Mum and Dad met over a game of tennis. Mum had grown up in Johannesburg and was from a socioeconomic bracket above Dad’s. Eric had been a successful businessman until he’d lost it all on the stock market. When Mum married Dad, Eric shook his head sadly and said, ‘Genie, he may be creative, smart . . . but he’s undisciplined and will never amount to anything, can you live with that?’
My mother saw herself as a global citizen long before the concept gained popularity. Her mother, Micky, was a housewife, and although she was quiet and demure she was steely in her efforts to right wrongs in South Africa; not on the larger political front, but in small ways, performing acts of kindness that my mother witnessed in daily life. Eric was the same, philosophical and idealistic, determined in his belief that humanity needed to unite, despite colour, race and religion, and that the adoption of one universal language, Esperanto, could bring lasting peace to the world. In fact, despite his sister marrying a rabbi, Eric strongly believed that organised religion was the reason for all ills in the world.
My brother, Emile, and I were brought up with strict moral values such as giving to charity and standing up for human rights. Although my parents were Jewish, these ethics, they argued, were not constructed by organised religion, which they distrusted, but formed by their belief in the responsibilities of humanity. Although we celebrated a few of the major Jewish holidays with our extended family, my parents agreed with Karl Marx that religion was ‘the opiate of the masses’. They rather believed in Sartre’s philosophy of existentialism, that human existence happened by chance and it was our responsibility to make it worthwhile.They explained to me that my life was a blank sheet of paper. I cou
ld write on it whatever I wanted. It was up to me.
My parents left behind a big, rambling, comfortable home and good jobs and flew out with only five thousand dollars in their pockets, as South African policy dictated no assets could be taken out of the country. Emile was four years old when we emigrated to Australia, and I was just under two. Gran, my father’s mother, sixty-five and a widow, moved with us into a narrow terrace and we all lived together.
Dad had left his job at a Sydney bank and was working like crazy to get his own business going with my mum’s first cousin, Laurence.
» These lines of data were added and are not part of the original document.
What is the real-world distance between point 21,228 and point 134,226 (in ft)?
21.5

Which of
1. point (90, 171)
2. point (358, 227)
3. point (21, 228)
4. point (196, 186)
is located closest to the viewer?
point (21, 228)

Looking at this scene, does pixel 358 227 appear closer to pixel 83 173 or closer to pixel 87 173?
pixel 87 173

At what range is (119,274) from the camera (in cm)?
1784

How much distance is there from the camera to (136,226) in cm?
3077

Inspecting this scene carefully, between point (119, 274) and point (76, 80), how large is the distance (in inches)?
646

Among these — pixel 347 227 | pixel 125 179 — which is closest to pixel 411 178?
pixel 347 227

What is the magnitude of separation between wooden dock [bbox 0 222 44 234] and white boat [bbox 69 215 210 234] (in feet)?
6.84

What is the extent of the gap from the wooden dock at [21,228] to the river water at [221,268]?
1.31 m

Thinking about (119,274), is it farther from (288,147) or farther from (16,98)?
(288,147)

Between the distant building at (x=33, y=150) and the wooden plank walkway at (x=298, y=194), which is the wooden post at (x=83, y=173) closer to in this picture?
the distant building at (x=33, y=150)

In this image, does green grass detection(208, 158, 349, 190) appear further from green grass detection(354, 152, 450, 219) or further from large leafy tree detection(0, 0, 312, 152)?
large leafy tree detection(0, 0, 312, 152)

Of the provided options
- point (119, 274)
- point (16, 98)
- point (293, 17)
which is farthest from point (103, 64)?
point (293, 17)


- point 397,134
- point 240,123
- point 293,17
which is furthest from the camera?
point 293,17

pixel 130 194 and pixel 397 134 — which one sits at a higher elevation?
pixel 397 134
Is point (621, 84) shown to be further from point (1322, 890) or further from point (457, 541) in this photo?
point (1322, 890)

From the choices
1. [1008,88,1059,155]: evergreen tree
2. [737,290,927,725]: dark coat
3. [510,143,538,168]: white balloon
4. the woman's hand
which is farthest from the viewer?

They ignored all advice from colleagues in the financial markets and were quickly building a company, Equitilink, which would make Australian financial history. Years later, budding business students would study them at university and marvel at their creativity and audacity. In any case, my family’s money struggles would soon become a thing of the past.
‘Here, you can eat this in front of the TV,’ Gran said after I’d raced downstairs into her flat. She handed me a glass of cut vegetables. She was a health-food fanatic and we weren’t allowed any sweets, chips, fried food or chocolates in the house. I pulled out a curly capsicum stick and crunched into it hungrily as I sat down next to Emile. I was seven and he had just turned ten. He elbowed me and I moved over a few inches. Our favourite TV show, Get Smart, was about to start.
‘Where’s my “Good afternoon, Gran”?’ my grandmother asked, leaning down. Her embossed silver and turquoise locket, filled with musky perfume, jangled over her cream buttoned shirt and large bosom. I kissed her soft, warm, wrinkled cheek. She grabbed my face with big damp hands as her lips smacked my ear.
An hour later I heard a key. Emile was practising his karate moves in the mirror, and I rushed to the front door.
‘Hi, darling,’ Mum said quickly, before catching sight of my yellow schoolbag strewn by the door. ‘Ondine,’ her voice deepened, ‘put your bag away where it’s supposed to go. How many times . . .’ she sighed, hanging it on the hook.